{facility:0} Şehri yeniden keşfetmek isteyenler için hazırladığımız Balat gezi rehberi tüm ayrıntılarıyla aşağıda yer alıyor. Yok ben günübirlik gezmek istemiyorum Balat'ta konaklama yapmak istiyorum derseniz Balat otelleri sayfamızı ziyaret edebilirsiniz. Bu yazıda Balat’ta gezilecek yerler ile Balat turunu nasıl yapacağınızı, mutlaka görmeniz gereken yerleri, Balat kafelerini, Balat’ın ünlü mezatçılarını anlattık. Hadi Balat’ta geçireceğiniz bir gün başlasın. Balat’a Nasıl Gidilir?
Balat, özel aracınız ya da toplu taşımayla da gidebileceğiniz bir yer. Ancak bize sorarsanız kesinlikle toplu taşımayı tercih edin çünkü otopark kadar bu semte ulaşım da sıkıntılı olabiliyor. Dar sokaklarda araba park etmek için yer bulmak ya da boş otopark bulmak ayrı bir eziyet, sahil trafiğini atlatıp Balat’a ulaşmak ayrı bir dert. Bu yüzden ne varsa toplu taşımada var diyoruz ve aklın yolu birdir deyip toplu taşıma kullanmanızı tavsiye ediyoruz. Balat’a ulaştığınız zaman topla taşıma için neden bu kadar ısrar ettiğimizi anlayacaksınız. Balat’ta Bir Gün Başlasın
Çok erken kalkmanıza gerek yok. Ama hazırlanırken en rahat kıyafetlerinizi ve spor ayakkabınızı giyin. Telefonunuzun ve fotoğraf makinenizin şarjını tam doldurun ve hafızada yer açın.

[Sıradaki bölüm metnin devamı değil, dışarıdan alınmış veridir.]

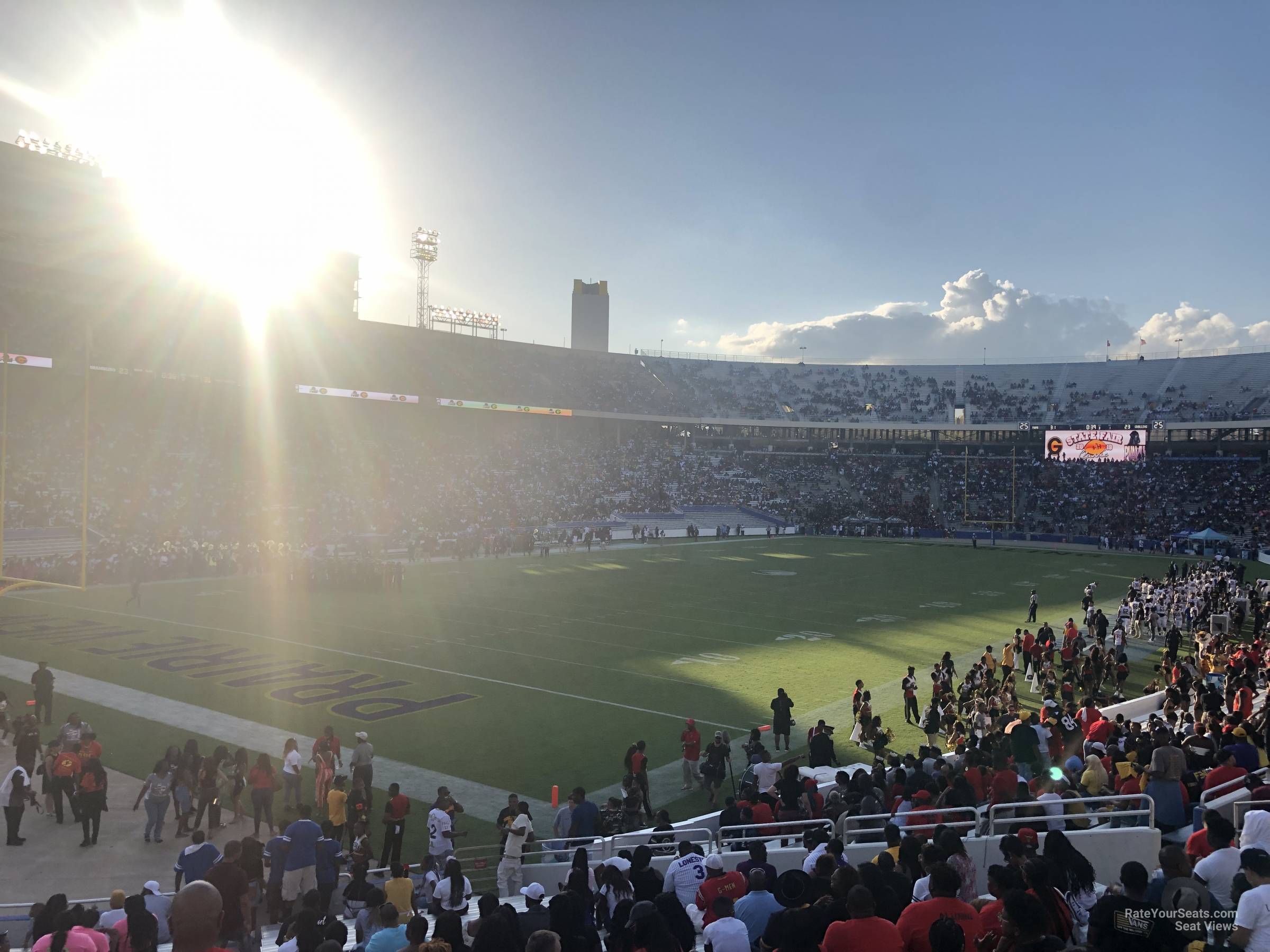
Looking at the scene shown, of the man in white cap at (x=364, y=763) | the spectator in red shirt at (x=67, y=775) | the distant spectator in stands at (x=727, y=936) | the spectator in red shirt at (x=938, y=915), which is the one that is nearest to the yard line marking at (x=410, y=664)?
the man in white cap at (x=364, y=763)

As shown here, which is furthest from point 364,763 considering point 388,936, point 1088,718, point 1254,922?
point 1088,718

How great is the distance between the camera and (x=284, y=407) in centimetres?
5784

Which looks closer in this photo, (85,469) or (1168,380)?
(85,469)

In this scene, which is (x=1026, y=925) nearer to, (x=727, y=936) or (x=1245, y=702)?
(x=727, y=936)

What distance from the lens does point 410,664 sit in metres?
21.9

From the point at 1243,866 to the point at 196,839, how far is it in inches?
346

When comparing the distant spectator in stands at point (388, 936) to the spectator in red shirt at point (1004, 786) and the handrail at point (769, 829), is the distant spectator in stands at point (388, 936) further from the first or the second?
the spectator in red shirt at point (1004, 786)

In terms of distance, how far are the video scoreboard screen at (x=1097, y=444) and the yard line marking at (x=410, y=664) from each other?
159ft

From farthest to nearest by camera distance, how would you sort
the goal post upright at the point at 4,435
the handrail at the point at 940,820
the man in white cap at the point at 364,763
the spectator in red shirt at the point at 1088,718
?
the goal post upright at the point at 4,435 < the spectator in red shirt at the point at 1088,718 < the man in white cap at the point at 364,763 < the handrail at the point at 940,820

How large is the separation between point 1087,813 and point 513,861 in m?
6.04

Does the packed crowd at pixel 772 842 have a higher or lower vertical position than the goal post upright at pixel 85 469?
lower

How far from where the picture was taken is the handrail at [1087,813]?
7.62 m

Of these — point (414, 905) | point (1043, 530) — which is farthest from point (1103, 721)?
point (1043, 530)

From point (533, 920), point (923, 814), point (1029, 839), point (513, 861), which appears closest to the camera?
point (533, 920)
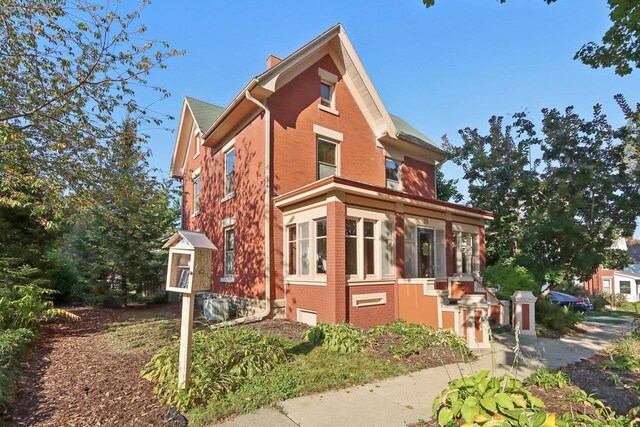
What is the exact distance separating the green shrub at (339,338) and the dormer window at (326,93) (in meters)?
8.36

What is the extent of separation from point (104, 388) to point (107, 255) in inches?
484

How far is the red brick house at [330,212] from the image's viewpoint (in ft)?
32.7

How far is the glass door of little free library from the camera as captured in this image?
42.1 ft

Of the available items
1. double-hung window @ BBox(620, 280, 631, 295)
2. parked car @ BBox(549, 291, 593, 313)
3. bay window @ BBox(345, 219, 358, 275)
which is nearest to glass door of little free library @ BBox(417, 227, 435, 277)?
bay window @ BBox(345, 219, 358, 275)

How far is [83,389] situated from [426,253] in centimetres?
→ 1049

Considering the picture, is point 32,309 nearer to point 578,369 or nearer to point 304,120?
point 304,120

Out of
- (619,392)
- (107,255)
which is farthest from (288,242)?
(107,255)

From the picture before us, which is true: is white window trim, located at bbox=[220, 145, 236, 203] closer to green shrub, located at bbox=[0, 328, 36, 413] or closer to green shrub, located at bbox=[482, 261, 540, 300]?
green shrub, located at bbox=[0, 328, 36, 413]

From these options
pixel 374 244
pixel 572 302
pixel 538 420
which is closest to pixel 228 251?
pixel 374 244

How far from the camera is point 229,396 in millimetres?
5027

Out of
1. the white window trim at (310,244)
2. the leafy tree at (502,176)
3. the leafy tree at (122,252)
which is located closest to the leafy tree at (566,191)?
the leafy tree at (502,176)

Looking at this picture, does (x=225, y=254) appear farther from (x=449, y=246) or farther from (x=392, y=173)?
(x=449, y=246)

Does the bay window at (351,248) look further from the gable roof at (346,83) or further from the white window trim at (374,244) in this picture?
the gable roof at (346,83)

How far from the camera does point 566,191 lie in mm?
13297
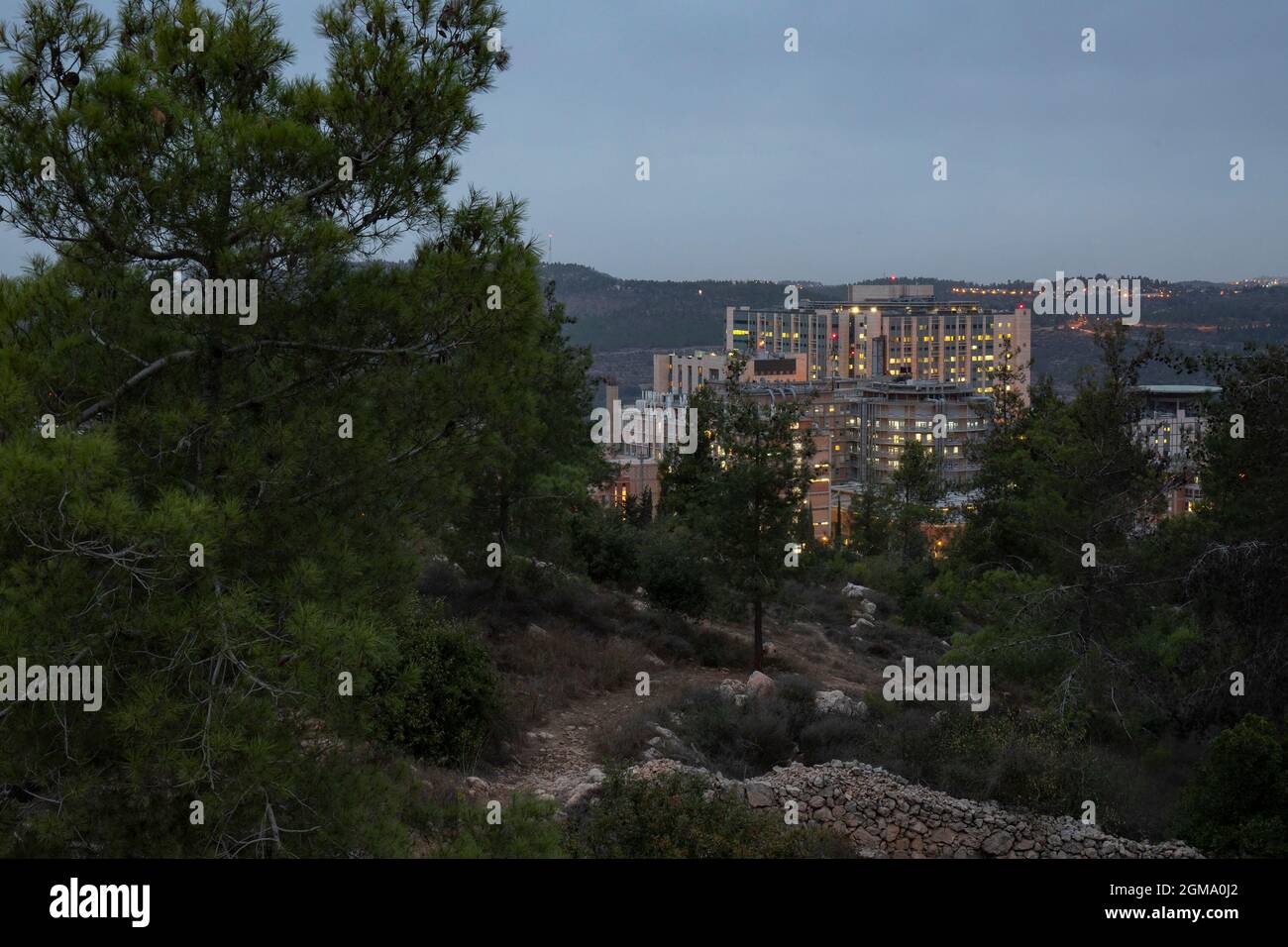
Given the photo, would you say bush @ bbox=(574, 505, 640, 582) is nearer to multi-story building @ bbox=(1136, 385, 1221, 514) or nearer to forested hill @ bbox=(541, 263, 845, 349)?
multi-story building @ bbox=(1136, 385, 1221, 514)

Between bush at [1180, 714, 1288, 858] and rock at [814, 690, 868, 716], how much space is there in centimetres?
441

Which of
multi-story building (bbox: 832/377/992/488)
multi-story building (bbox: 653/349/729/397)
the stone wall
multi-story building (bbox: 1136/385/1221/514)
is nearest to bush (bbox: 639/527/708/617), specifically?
multi-story building (bbox: 1136/385/1221/514)

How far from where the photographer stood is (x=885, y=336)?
533 feet

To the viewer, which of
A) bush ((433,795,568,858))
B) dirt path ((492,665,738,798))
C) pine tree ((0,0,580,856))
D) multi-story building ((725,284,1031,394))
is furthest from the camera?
multi-story building ((725,284,1031,394))

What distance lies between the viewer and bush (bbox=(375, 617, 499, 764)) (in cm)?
1096

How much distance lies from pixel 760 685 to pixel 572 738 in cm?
372

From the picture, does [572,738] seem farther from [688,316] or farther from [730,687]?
[688,316]

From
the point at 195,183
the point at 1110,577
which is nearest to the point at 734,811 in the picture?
the point at 195,183

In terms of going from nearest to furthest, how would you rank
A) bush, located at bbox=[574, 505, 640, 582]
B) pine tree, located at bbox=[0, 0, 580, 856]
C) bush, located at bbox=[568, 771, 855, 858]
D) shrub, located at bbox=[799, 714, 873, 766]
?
pine tree, located at bbox=[0, 0, 580, 856] → bush, located at bbox=[568, 771, 855, 858] → shrub, located at bbox=[799, 714, 873, 766] → bush, located at bbox=[574, 505, 640, 582]

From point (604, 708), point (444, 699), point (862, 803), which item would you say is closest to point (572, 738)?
point (604, 708)

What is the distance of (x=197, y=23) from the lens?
6133 mm

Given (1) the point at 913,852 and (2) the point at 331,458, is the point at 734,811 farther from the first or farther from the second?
(2) the point at 331,458

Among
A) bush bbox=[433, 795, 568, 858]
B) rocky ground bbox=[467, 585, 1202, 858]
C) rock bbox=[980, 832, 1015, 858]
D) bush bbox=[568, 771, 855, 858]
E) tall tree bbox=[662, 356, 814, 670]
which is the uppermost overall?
tall tree bbox=[662, 356, 814, 670]

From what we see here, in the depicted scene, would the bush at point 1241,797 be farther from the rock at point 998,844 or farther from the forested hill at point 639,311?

Çünkü hem şarja hem de hafızaya bolca ihtiyaç duyacağınız bir yere gidiyorsunuz. Balat Kahvaltı Mekanları
Balat’a elbette bir gün yetmez. Ama başlangıç için bir gününüzü ayırabilirsiniz. Eğer ki Balat’ı severseniz bir daha gelerek kaldığınız yerden keşfetmeye devam edebilirsiniz. Sabah çok erken saatlerde gelmeyin çünkü birçok yer kapalı oluyor. Sabah 9 – 10 arası burada olabilir ve güne burada enfes bir kahvaltıyla başlayabilirsiniz. Burada bir sürü mekan var ve bu mekanlardan birçoğunda da kahvaltı servisi var. Ancak biz burada hepsine yer veremeyeceğiz. Sizler deneyimlediğiniz mekanları aşağıya yorum olarak bırakabilirsiniz.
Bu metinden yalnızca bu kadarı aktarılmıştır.